The public can now enjoy those photos too, courtesy of the UT Libraries. The library staff has transformed them into an online digital collection. “The Panoramic Images of Elgin P. Kintner, M.D.” may be viewed at the library’s website.
The collection is a collaboration between UT Libraries and Kintner’s daughter Beccie King. Recognizing the value of her father’s images and wishing to see them recreated as her father envisioned them, King had the negatives scanned and digitally stitched to form seamless panoramas. She then donated the finished panoramas along with a large collection of her father’s stand-alone photographs to UT Libraries.
Kintner, who was the first full-time pathologist at Blount Memorial Hospital, died in May 2008 at the age of ninety.
“He saw those mountains every day on his way to and from the hospital and thought how beautiful they are,” King said. “But he realized you can’t get to know the mountains unless you get into the mountains. With that realization he started hiking. He set a goal for himself of hiking all the maintained trails in the park, and then all the unmaintained trails. He accomplished that goal and more.”
King noted that her father cherished being able to take panoramic photos of unobstructed views from the fire towers. Many of them no longer exist.
“The fire towers on Blanket Mountain, Bunker Hill, High Rocks, Rich Mountain, and Spruce Mountain — those historic structures are gone,” said Ken Wise, a UT librarian and the author of several hiking guides to the Smokies. “That makes Dr. Kintner’s panoramic views an even more treasured collection.”
Wise, along with UT librarian Anne Bridges, is co-director of UT Libraries’ Great Smoky Mountains Regional Project.

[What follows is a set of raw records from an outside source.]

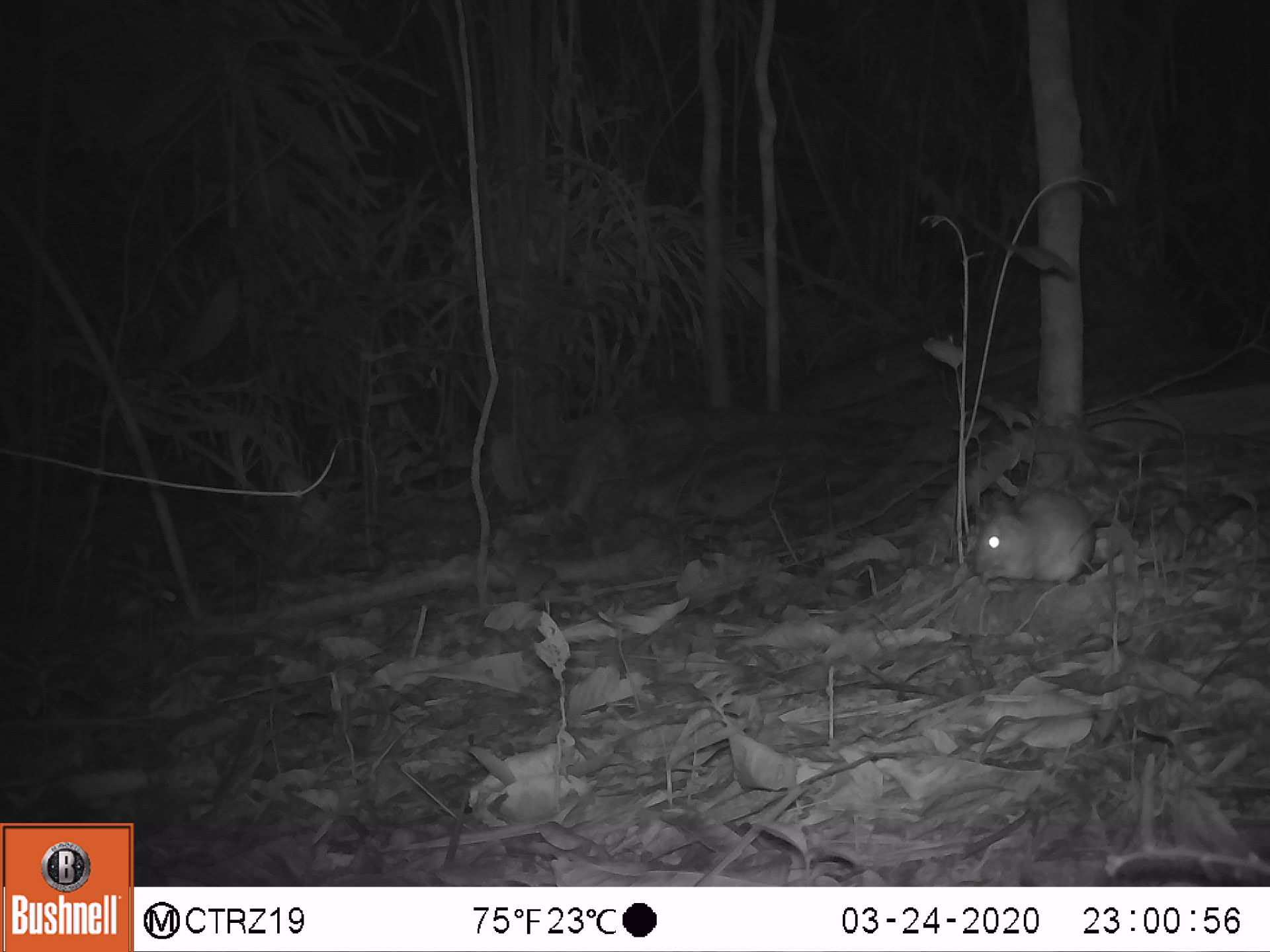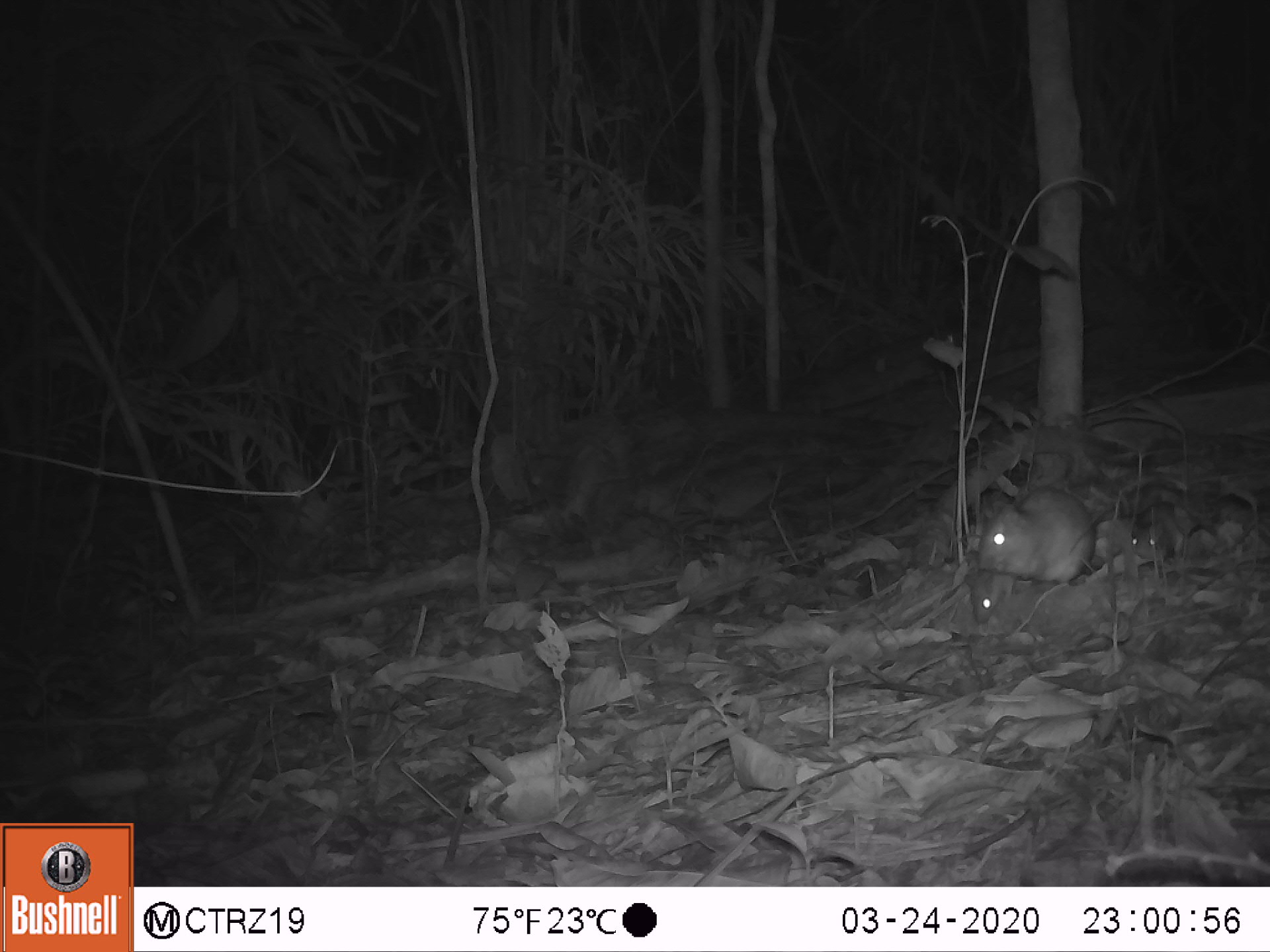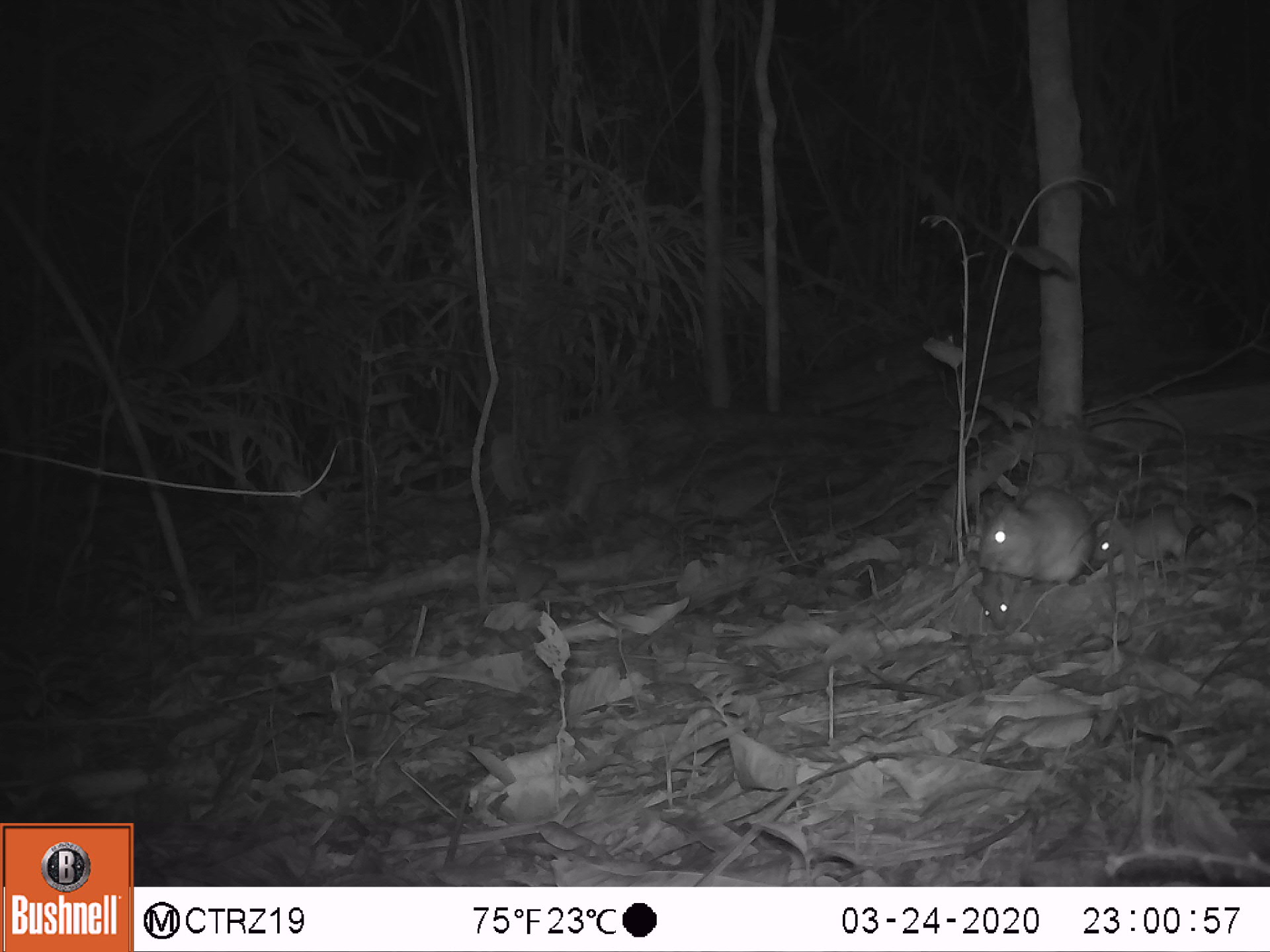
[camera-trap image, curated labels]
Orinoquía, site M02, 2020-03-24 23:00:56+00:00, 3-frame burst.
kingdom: Animalia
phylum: Chordata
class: Mammalia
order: Rodentia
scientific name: Rodentia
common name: rodent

“We love these photos,” Bridges said. “As soon as Beccie showed us the images, we saw their potential. We’re so grateful to her for letting us add them to the Smokies collection.”
For fifteen years, the Great Smoky Mountains Project has been collecting and preserving books, articles, photographs, manuscripts, maps, business records, diaries, and other written and visual materials to create the definitive collection on the Smokies. Selected collections are made available online for use by scholars and researchers around the world. Those online collections now include a photographic record of the Smokies covering more than 125 years.